Les Médailles d’argile/L’Ivresse
L’IVRESSE
Tu viens de la fontaine, et je viens de la source.
Nous nous sommes, un jour, rencontrés sur la route,
Face à face, et tous deux nous portions à la main
Toi l’amphore de grès, moi l’amphore d’airain.
Et tu l’avais remplie en écartant d’un geste
Les roses dont l'été pare la borne agreste
D’où, continuelle et mélodieuse, l’eau
Sourd, fuit, s'épanche, rit, chante et coule tout haut ;
Tandis que moi, parmi la ronce qui la garde,
Déchiré par l’épine et mordu par l’écharde,
J’avais puisé, là-bas, à genoux, durement,
Son onde taciturne et son cristal pesant.
Mais qu’importe la ronce et qu’importe la rose !
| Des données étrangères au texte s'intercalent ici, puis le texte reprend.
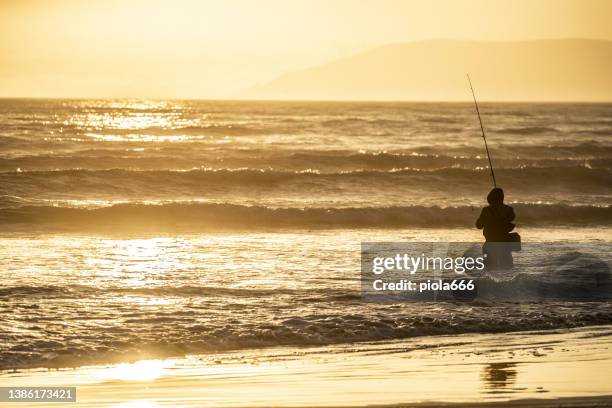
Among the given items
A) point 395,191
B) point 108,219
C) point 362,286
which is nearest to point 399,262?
point 362,286

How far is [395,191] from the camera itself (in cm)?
2773

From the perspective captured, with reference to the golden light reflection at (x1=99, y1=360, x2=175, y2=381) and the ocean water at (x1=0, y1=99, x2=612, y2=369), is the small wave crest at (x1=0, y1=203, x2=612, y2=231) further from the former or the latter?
the golden light reflection at (x1=99, y1=360, x2=175, y2=381)

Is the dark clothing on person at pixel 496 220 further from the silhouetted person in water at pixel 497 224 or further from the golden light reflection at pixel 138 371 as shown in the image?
the golden light reflection at pixel 138 371

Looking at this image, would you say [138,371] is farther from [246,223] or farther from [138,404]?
[246,223]

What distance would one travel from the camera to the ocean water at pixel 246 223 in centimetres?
1039

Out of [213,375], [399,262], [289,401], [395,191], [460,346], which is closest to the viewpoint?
[289,401]

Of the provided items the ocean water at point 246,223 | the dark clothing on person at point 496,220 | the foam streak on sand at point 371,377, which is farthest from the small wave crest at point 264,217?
the foam streak on sand at point 371,377

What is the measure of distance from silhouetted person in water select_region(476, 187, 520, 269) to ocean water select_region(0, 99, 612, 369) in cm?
73

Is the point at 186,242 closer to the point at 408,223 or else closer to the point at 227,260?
the point at 227,260

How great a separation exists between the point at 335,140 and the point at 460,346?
33193 mm

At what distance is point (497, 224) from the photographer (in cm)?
1182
Tiédis le grès luisant et chauffe l’airain fauve,
Bon soleil, et rends-les toux deux comme de l’or.
Notre vie à jamais est pleine jusqu’au bord
Et sa double abondance à nos bouches incline
Son ivresse limpide et sa fraîcheur divine ;
Et notre double amour, sur le même chemin,
Qui marche côte à côte en se tenant les mains,
Avant qu’au jour qui fuit succédât la nuit sombre,
Sur le sable brûlant n’a fait qu’une seule ombre.